Elle a indiqué à l’Agence QMI que son arrestation de la veille «a été un choc» et qu’elle n'en pouvait plus. «C'est très douloureux ce que je vis en ce moment», a-t-elle dit.

Avant de quitter, elle a posé pour les caméras avec son nouvel ordre de protection, même si son avocat le lui a déconseillé.

Une nuit pénible

C'est dans une cellule du tribunal qu'elle a passé la nuit. «J'ai été malade à cause des produits chimiques qu'ils ont utilisés pour désinfecter la cellule. J'ai fait une crise d'asthme et ils m'ont empêché de prendre mes médicaments, j'ai dormi sur le plancher froid», a-t-elle affirmé à propos de ses conditions de détention.

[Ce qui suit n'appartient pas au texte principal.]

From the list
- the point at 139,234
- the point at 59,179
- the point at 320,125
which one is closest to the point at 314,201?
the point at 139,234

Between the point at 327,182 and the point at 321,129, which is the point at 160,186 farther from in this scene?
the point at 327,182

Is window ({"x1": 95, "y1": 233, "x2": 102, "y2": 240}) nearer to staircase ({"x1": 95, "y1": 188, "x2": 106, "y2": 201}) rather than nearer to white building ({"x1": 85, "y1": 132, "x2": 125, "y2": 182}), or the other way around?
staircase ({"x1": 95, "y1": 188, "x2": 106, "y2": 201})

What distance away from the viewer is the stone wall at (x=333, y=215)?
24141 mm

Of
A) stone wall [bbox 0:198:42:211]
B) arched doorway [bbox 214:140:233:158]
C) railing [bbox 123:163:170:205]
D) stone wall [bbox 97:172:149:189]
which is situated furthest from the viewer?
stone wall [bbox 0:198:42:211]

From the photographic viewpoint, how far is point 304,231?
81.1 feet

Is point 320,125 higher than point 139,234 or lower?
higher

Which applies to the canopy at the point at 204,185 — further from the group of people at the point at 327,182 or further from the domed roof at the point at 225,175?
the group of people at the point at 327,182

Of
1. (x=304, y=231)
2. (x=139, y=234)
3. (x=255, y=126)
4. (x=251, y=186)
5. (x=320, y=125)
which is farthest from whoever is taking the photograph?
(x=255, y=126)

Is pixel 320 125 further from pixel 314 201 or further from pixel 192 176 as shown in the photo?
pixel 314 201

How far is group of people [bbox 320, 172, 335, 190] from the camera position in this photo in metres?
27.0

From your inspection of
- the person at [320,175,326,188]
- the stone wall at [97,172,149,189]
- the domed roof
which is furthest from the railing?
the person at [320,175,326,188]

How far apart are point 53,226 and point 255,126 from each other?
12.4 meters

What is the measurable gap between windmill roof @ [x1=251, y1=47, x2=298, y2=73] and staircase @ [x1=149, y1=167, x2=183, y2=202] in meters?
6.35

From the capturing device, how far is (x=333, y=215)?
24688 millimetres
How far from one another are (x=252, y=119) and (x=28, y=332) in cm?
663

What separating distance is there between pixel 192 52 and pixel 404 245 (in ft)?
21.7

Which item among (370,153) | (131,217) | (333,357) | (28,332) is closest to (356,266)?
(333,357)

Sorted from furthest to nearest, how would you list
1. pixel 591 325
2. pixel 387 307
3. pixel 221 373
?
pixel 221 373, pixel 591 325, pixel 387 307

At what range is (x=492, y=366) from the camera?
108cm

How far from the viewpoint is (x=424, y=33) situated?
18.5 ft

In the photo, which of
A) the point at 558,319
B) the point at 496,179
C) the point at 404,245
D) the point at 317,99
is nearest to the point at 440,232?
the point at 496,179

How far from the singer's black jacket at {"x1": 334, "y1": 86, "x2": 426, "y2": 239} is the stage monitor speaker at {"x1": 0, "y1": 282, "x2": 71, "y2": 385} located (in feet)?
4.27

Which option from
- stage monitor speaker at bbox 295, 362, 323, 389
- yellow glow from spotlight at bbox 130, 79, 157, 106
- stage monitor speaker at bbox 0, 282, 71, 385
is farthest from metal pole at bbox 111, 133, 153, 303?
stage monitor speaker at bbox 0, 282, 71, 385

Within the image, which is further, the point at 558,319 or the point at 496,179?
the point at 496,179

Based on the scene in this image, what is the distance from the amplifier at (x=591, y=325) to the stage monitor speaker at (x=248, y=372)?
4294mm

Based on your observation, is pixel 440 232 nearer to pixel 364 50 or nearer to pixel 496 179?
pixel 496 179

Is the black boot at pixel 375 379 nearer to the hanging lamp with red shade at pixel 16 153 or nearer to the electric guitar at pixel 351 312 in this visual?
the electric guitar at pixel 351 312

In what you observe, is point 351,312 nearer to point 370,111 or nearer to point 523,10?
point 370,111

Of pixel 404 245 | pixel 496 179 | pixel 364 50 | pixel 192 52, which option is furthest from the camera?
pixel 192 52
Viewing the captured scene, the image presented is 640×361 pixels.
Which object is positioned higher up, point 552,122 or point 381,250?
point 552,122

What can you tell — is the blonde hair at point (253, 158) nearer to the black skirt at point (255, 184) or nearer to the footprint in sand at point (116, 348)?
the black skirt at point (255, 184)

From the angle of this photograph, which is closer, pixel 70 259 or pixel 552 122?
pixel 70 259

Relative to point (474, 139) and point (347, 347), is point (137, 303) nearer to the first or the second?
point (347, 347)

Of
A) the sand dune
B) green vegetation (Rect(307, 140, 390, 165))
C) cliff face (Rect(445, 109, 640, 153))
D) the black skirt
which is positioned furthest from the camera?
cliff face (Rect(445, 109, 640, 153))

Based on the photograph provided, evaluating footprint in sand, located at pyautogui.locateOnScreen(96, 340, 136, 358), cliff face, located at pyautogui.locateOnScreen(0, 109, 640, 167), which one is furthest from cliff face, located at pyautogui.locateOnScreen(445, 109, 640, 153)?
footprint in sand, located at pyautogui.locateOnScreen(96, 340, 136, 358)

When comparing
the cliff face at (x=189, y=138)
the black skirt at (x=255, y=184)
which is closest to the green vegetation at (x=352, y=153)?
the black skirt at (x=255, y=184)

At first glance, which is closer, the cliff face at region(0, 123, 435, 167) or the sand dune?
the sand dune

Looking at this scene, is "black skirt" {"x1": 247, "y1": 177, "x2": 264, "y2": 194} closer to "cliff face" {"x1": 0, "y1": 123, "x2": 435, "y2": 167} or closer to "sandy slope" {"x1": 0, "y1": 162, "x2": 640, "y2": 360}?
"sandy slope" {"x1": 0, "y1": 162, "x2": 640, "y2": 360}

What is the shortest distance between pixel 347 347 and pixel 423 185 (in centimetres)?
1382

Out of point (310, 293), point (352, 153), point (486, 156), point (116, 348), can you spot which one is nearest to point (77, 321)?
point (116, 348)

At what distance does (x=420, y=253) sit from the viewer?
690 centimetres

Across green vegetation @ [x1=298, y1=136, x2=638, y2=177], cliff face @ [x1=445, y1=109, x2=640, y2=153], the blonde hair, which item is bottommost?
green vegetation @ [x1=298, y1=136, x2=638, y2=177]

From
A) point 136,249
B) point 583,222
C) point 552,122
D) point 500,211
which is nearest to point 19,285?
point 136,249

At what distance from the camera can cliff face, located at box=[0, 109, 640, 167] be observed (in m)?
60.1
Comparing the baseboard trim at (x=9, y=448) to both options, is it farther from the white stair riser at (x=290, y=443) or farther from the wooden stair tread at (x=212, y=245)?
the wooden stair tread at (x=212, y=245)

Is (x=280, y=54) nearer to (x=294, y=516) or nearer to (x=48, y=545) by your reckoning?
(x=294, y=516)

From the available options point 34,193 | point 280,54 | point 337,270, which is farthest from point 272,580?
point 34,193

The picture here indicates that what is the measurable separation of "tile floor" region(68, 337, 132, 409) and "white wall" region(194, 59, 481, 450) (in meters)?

On lui a aussi confisqué son cellulaire. Elle prévoyait retourner à Montréal après avoir retrouvé son sac à main et son chien.

De retour sur Twitter

En fin d’après-midi, mercredi, alors qu’elle venait de rentrer à son hôtel après s’être acheté un nouveau téléphone, elle s’est mise à microbloguer sur Twitter. Elle a écrit: «Je n'ai jamais brisé l'ordre de protection contre Monsieur Baldwin, jamais! Donc ils n'ont pas mis de caution, mais c malgré tout abusif!»

Elle a aussi précisé: «Merci à tous pour vos encouragements. Le DA (NDLR : District Attorney) s'acharne sur moi, il n'y avait pas de raison de m'arrêter et donc j'ai été relâchée sans caution.»